» Reading text:
☆ ☆ ☆ ☆

More Deaths Seen With Sodium Restriction
By Salynn Boyles
WebMD Health News
Reviewed by Louise Chang, MD

Feb. 22, 2006 - If you're still reeling from the news that low-fat diets don't seem to protect against heart disease, you may want to sit down.

New research suggests that low-salt diets may actually increase your risk of dying from heart attack or stroke.

Over a 13-year period, people in the study who reported eating little salt were 37% more likely to die from cardiovascular causes (such as stroke and coronary heart disease) as people who ate more salt than is recommended by U.S. government guidelines.

Researchers were quick to point out that the findings fall far short of proving that restricting sodium is bad for your health.

But they say the proof that salt-restricted diets protect against death from heart and artery disease has also not emerged in the years since salt was targeted as public enemy No. 1 by heart experts.

Government nutrition guidelines now call for adults to limit their daily sodium intake to less than 2,300 milligrams a day -- the equivalent of about a teaspoon of table salt.

"It is increasingly evident that one size doesn't fit all when it comes to diet," researcher Hillel W. Cohen, MPH, DrPH, tells WebMD. "The certainty with which these [U.S. government] recommendations are being made is just not supported by the data."

Questioning the Data

The salt study is being published exactly two weeks after the largest study ever to examine the issue suggested that restricting dietary fat may have little impact on heart disease and cancer risk.

Last week, findings from the same federally funded study, known as the Women's Health Initiative (WHI), also questioned the benefit of calcium and vitamin D supplementation for preventing bone loss in older women.

☆ ☆ ☆ ☆

» Data under study:

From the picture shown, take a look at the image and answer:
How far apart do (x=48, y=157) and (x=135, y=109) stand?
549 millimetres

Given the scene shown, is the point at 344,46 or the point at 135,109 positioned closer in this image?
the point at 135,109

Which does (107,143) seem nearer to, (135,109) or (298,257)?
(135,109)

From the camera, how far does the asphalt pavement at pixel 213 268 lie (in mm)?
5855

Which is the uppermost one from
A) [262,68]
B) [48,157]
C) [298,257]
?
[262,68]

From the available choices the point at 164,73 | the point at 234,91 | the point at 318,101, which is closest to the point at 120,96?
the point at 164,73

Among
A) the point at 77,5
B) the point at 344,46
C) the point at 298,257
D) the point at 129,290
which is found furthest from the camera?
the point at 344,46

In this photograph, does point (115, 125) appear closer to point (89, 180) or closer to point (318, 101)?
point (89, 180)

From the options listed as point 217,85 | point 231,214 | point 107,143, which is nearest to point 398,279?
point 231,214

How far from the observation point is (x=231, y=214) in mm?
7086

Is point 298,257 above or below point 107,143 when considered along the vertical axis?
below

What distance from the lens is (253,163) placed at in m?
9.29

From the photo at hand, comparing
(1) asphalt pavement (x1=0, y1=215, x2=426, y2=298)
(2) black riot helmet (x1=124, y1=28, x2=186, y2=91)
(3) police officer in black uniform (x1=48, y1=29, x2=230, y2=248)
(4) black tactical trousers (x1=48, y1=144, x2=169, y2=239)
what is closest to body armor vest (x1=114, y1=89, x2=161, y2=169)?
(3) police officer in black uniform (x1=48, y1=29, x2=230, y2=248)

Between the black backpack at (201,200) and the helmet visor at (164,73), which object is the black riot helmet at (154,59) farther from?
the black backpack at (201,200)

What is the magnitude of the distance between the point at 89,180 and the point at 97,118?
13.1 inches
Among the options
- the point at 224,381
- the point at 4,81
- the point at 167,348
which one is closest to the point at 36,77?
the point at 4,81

☆ ☆ ☆ ☆

» Brief A:
For each statement about the article on salt and heart deaths, answer yes or no depending on whether it agrees with the article, and quote the deciding words.
(i) U.S. government guidelines call for adults to keep daily sodium intake under 2,300 milligrams.
(ii) The researchers say their findings prove that restricting sodium harms health.
(iii) The study covered a 10-year period.
» Brief B:
Answer these questions from the article on salt and heart deaths:
(i) How much more likely were people who reported eating little salt to die from cardiovascular causes?
(ii) Who reviewed the article?
(iii) What name is the federally funded study known by?
» Brief C:
Please continue the article on salt and heart deaths from its final sentence.

» Response area A:
(i) Yes: "Government nutrition guidelines now call for adults to limit their daily sodium intake to less than 2,300 milligrams a day"
(ii) No: "the findings fall far short of proving that restricting sodium is bad for your health"
(iii) No: "Over a 13-year period"

» Response area B:
(i) 37% more likely
(ii) Louise Chang, MD
(iii) The Women's Health Initiative (WHI)

» Response area C:
Cardiovascular nutrition expert Alice Lichtenstein, PhD, says the WHI findings tell us more than the newly published salt study because the WHI is interventional rather than observational.

That means that the women in the WHI trial were randomly assigned to either eat low-fat diets or not, or to take calcium supplements or not.

In the salt study, researchers from the Albert Einstein College of Medicine looked back and analyzed data on the nutritional habits of people interviewed between 1976 and 1980. Information was based on people's recall of their diet.

"Observational studies like this one are important for helping us frame the right questions to ask in clinical trials, but they don't provide answers on their own," Lichtenstein tells WebMD.

In the roughly 13 years after the nutritional information was collected, there were 1,343 deaths among the 7,154 people included in the analysis, including 541 deaths from cardiovascular disease.

The researchers concluded that people who reported restricting daily salt intake to less than 2,300 milligrams a day were significantly more likely to have died from cardiovascular causes than people who ate more salt, even after adjusting for total calorie intake, age, smoking status, and other known risk factors for heart disease.